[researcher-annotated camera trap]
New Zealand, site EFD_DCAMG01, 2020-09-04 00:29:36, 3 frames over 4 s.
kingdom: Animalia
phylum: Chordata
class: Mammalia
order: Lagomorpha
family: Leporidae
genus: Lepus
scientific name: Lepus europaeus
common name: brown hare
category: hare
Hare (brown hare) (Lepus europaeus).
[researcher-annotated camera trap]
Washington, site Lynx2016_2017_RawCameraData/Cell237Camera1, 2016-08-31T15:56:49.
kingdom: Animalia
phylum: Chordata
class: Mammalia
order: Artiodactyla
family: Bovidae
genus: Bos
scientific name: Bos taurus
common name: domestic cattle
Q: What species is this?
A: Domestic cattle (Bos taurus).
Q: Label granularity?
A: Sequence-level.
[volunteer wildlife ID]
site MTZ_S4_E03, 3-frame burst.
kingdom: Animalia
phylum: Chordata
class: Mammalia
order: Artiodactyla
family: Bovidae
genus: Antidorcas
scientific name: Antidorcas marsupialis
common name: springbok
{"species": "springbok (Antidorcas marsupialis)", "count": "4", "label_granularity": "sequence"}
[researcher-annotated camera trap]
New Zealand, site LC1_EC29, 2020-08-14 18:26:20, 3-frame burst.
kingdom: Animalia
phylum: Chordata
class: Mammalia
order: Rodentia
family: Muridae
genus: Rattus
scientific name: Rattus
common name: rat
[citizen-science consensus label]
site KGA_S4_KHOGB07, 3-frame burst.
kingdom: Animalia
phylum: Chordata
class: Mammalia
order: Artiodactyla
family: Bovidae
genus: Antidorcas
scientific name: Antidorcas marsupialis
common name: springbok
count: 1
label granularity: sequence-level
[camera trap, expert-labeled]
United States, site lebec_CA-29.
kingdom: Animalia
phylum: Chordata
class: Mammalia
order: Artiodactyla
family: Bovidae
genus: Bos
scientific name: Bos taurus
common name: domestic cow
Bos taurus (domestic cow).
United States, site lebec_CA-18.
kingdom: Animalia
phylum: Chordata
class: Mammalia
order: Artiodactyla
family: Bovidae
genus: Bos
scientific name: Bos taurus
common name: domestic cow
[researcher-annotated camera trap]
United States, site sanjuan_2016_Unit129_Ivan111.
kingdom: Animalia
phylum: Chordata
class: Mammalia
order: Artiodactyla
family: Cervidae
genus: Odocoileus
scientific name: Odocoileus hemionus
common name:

§ **REQUIRED ACTION**: The full set of records is to be written out once more, word for word.

§ **YOUR RESPONSE**:
[researcher-annotated camera trap]
New Zealand, site EFD_DCAMG01, 2020-09-04 00:29:36, 3 frames over 4 s.
kingdom: Animalia
phylum: Chordata
class: Mammalia
order: Lagomorpha
family: Leporidae
genus: Lepus
scientific name: Lepus europaeus
common name: brown hare
category: hare
Hare (brown hare) (Lepus europaeus).
[researcher-annotated camera trap]
Washington, site Lynx2016_2017_RawCameraData/Cell237Camera1, 2016-08-31T15:56:49.
kingdom: Animalia
phylum: Chordata
class: Mammalia
order: Artiodactyla
family: Bovidae
genus: Bos
scientific name: Bos taurus
common name: domestic cattle
Q: What species is this?
A: Domestic cattle (Bos taurus).
Q: Label granularity?
A: Sequence-level.
[volunteer wildlife ID]
site MTZ_S4_E03, 3-frame burst.
kingdom: Animalia
phylum: Chordata
class: Mammalia
order: Artiodactyla
family: Bovidae
genus: Antidorcas
scientific name: Antidorcas marsupialis
common name: springbok
{"species": "springbok (Antidorcas marsupialis)", "count": "4", "label_granularity": "sequence"}
[researcher-annotated camera trap]
New Zealand, site LC1_EC29, 2020-08-14 18:26:20, 3-frame burst.
kingdom: Animalia
phylum: Chordata
class: Mammalia
order: Rodentia
family: Muridae
genus: Rattus
scientific name: Rattus
common name: rat
[citizen-science consensus label]
site KGA_S4_KHOGB07, 3-frame burst.
kingdom: Animalia
phylum: Chordata
class: Mammalia
order: Artiodactyla
family: Bovidae
genus: Antidorcas
scientific name: Antidorcas marsupialis
common name: springbok
count: 1
label granularity: sequence-level
[camera trap, expert-labeled]
United States, site lebec_CA-29.
kingdom: Animalia
phylum: Chordata
class: Mammalia
order: Artiodactyla
family: Bovidae
genus: Bos
scientific name: Bos taurus
common name: domestic cow
Bos taurus (domestic cow).
United States, site lebec_CA-18.
kingdom: Animalia
phylum: Chordata
class: Mammalia
order: Artiodactyla
family: Bovidae
genus: Bos
scientific name: Bos taurus
common name: domestic cow
[researcher-annotated camera trap]
United States, site sanjuan_2016_Unit129_Ivan111.
kingdom: Animalia
phylum: Chordata
class: Mammalia
order: Artiodactyla
family: Cervidae
genus: Odocoileus
scientific name: Odocoileus hemionus
common name:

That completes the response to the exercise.